Aim: Copy out everything from the line containing "Studying the image, would" down to the line containing "How far does", both of those lines included, without changing a character of these items.

Dataset records:
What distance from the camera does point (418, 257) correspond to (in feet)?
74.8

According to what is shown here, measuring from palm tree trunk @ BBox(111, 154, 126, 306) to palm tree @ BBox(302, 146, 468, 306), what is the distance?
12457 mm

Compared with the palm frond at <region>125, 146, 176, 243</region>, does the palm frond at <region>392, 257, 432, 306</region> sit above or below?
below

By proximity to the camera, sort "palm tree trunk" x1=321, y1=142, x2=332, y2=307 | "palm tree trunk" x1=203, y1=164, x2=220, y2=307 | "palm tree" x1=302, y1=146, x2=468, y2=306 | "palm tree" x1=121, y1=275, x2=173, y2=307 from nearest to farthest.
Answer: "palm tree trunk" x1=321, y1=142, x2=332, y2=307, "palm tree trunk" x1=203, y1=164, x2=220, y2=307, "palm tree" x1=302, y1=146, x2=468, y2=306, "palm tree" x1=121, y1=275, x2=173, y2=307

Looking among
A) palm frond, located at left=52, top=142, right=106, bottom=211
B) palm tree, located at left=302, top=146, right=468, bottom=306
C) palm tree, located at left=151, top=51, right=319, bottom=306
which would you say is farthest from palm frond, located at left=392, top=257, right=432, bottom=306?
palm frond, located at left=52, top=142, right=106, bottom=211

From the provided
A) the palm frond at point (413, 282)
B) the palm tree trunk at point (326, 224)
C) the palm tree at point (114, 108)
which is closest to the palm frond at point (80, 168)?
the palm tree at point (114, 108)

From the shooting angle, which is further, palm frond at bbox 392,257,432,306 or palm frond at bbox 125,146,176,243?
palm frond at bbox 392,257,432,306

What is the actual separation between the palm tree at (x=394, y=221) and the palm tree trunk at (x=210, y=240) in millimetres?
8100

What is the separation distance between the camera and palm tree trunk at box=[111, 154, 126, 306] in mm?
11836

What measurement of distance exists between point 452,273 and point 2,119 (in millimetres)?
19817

---

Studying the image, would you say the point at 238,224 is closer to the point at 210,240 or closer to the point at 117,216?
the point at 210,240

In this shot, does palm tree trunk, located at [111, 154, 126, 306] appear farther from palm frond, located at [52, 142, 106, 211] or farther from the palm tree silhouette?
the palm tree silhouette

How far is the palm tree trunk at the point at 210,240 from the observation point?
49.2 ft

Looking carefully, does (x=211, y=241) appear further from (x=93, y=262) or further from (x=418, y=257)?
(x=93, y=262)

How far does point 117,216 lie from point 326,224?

Response for this exercise:
Studying the image, would you say the point at 238,224 is closer to the point at 210,240 or closer to the point at 117,216?
the point at 210,240

In this shot, does palm tree trunk, located at [111, 154, 126, 306] appear farther from palm frond, located at [52, 142, 106, 211] or farther from the palm tree silhouette?
the palm tree silhouette

How far is the palm tree trunk at the point at 210,240 from the observation point?
49.2 ft

Looking carefully, does (x=211, y=241) appear further from (x=93, y=262) or further from (x=418, y=257)?
(x=93, y=262)

How far does point 117,216 lie from point 326,224?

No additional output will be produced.